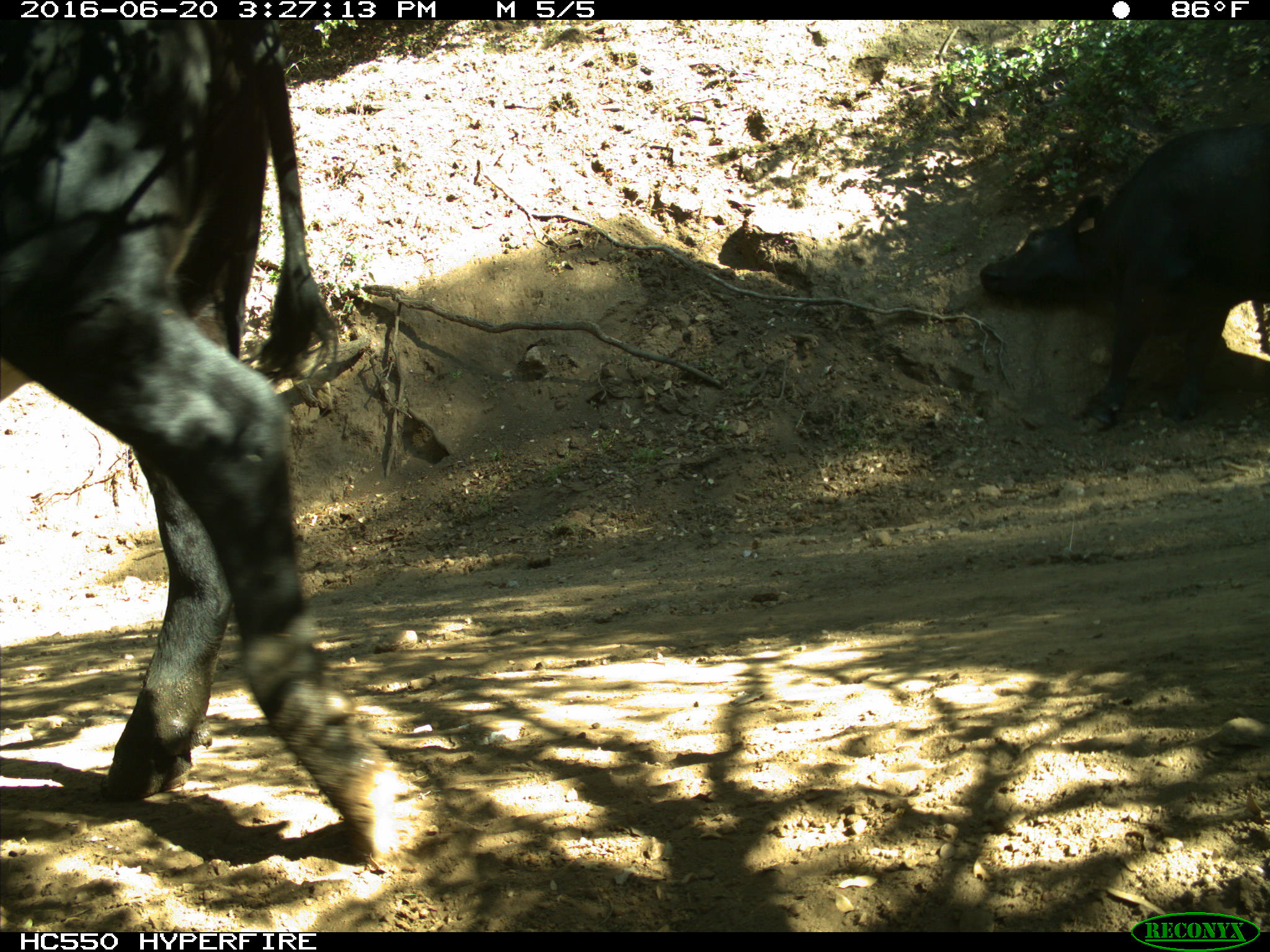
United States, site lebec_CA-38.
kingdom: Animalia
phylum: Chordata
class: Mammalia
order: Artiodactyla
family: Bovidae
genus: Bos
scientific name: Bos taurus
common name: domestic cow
+===+
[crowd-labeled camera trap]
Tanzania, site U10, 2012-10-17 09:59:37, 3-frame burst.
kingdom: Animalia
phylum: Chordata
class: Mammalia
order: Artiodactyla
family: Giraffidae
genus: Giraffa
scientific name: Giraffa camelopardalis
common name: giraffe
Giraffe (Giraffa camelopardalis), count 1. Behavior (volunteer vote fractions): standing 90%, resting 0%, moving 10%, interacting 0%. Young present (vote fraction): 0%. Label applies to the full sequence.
+===+
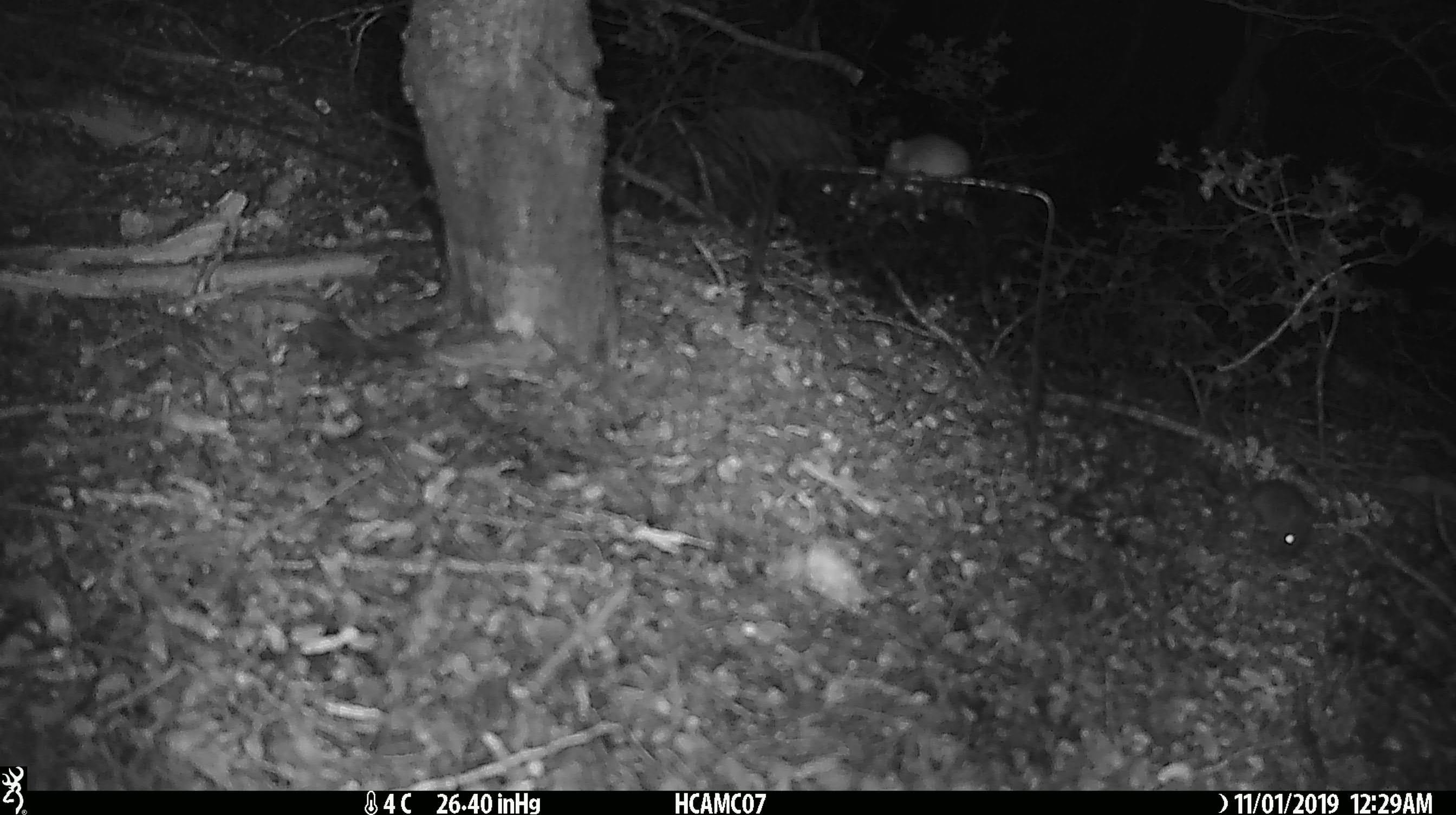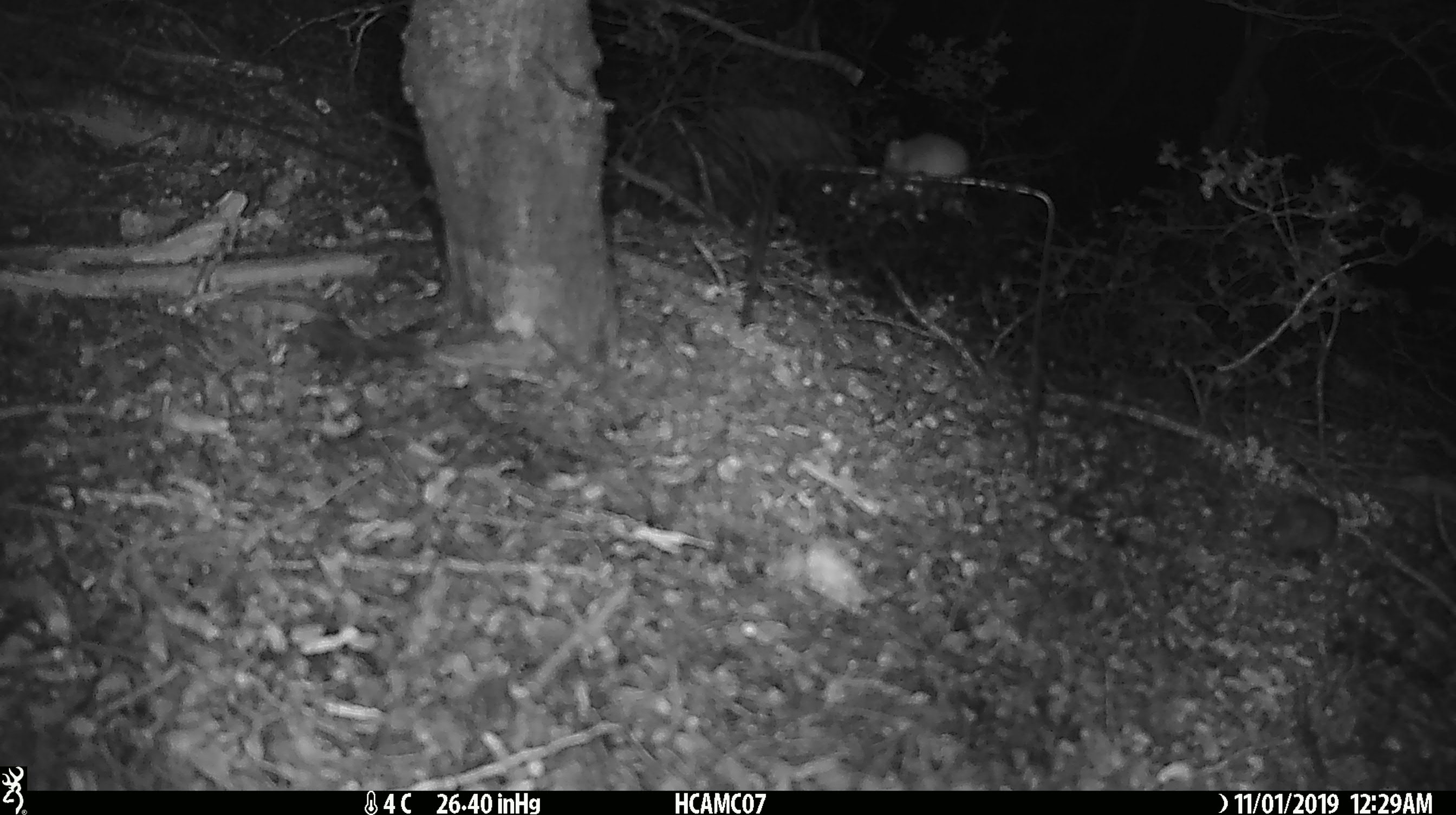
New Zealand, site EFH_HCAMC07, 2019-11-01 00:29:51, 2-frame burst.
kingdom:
+===+
Please output exactly the lines between the one holding "United States, site lebec_CA-38." and the one holding "common name: domestic cow" in the records above, inclusive, and nothing more.

United States, site lebec_CA-38.
kingdom: Animalia
phylum: Chordata
class: Mammalia
order: Artiodactyla
family: Bovidae
genus: Bos
scientific name: Bos taurus
common name: domestic cow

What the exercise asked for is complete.